Pumping in thousands of students divorced from the Western tradition dilutes and damages the ethos that ought to be at the university’s heart. Today at Stanford, Mandarin is used as a primary language in some CS and Robotics labs, and one can go an entire day in some dorm houses without hearing a word of English. The inner rot of Stanford’s lack of patriotism makes a public appearance in the stunning lack of American flags on campus. Consistently, international students are less civically engaged and are far more connected with their own cultural groups.
Clearly, international students are lacking in patriotism as China’s long-standing espionage efforts across the country infiltrate college campuses in the US and UK. Just last spring, the Review broke a massive story on a Chinese espionage effort unfolding on our very campus. While the H1-B visa question was settled recently (for now), the international student dilemma remains wide open and far more important. The universities create the future of America. China has cleverly focused its efforts on the heart of American innovation and progress, and clearly occupies the largest portion of international students.
There is never an ideal time to weaken the cultural fabric, but now is particularly bad. After decades of the Left running roughshod over the university, the tide has finally turned. This year, in stark contrast to previous years, New Student Orientation refrained from most of its anti-Western indoctrination. We stand at a refreshing but fragile beginning of Stanford’s opportunity to lead the much-needed collegiate cultural renaissance. In this pivotal turning point, waves of international students, apathetic or hostile to this mission, are especially detrimental.
It may be true that anti-Americanism is a domestic problem as well. But as Stanford indicates, the university is healing. The worst action we can take now is to dilute the potent force driving this good under the incoherent calls for diversity.
From Trudeau to Obama to Biden, the Marxist-influenced line, “diversity is our strength,” has too long poisoned the American ethos. America is strong not because we hold diverse fundamental beliefs, but because we unite behind the standard of our common tradition, the fruits of which include individual liberty, the rule of law, and market economies.

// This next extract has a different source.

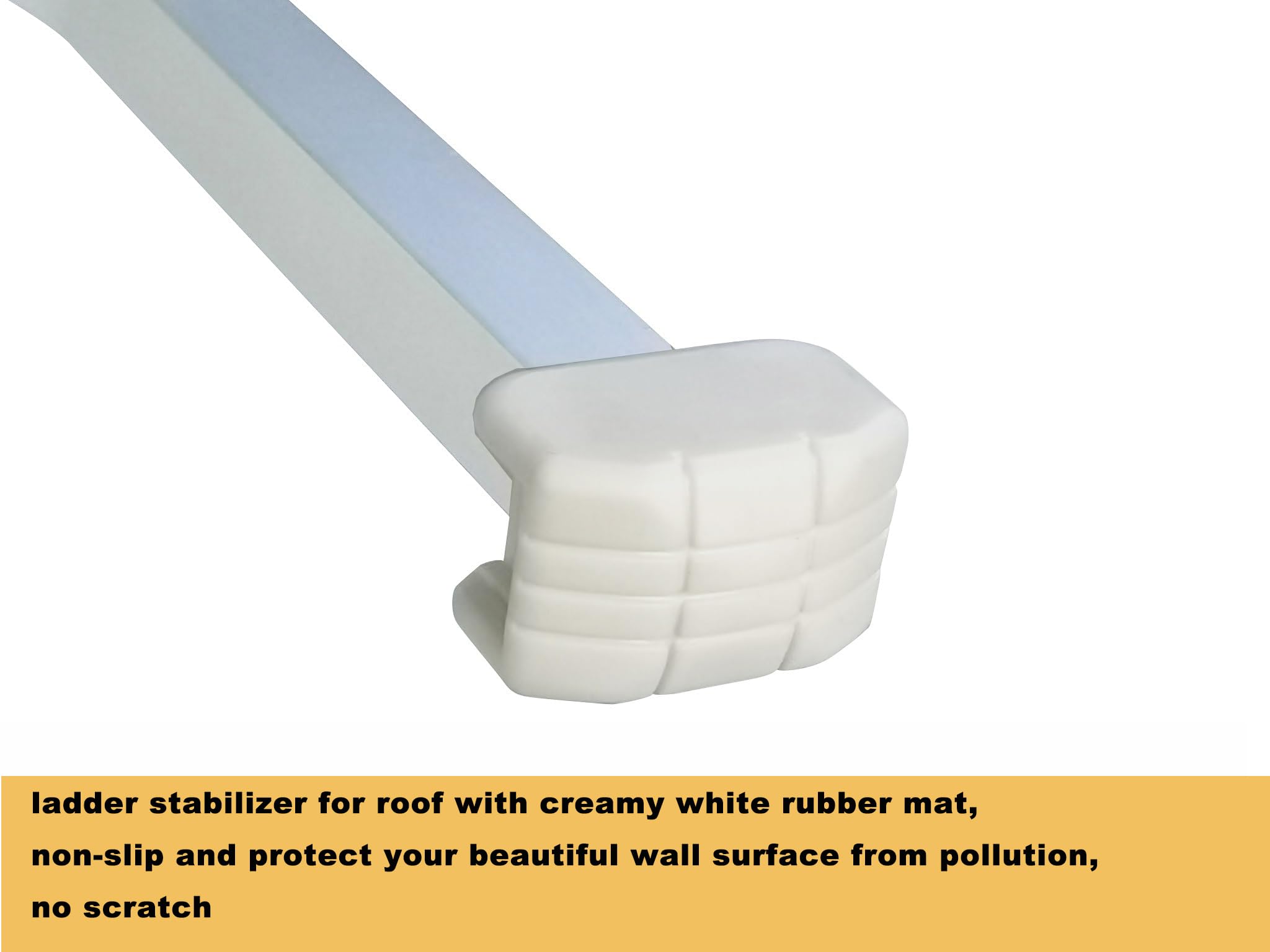 Foozet Ladder Stabilizer lightweight structure enables easy ladder movement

In May, President Jon Levin defended international students, saying: “The United States has for decades attracted the best and brightest students from around the world. Many stay in this country and contribute immeasurably. Others return home with a deeper understanding of American values. It’s self-defeating to send away young people with so much potential to contribute to the country.”
He’s exactly right. Contributing to America and living its values are essential. Even the standards of reasonable defenders of the status quo support restricting international students. A limited and targeted system would allow President Levin’s vision to embrace such international minds as Einstein and Musk, and preserve the American university.
While the White House has flipped back and forth on this issue, the answer going forward is clear: American identity matters. Fortunately, Trump, the titan defender of Western Civilization, understands that as well.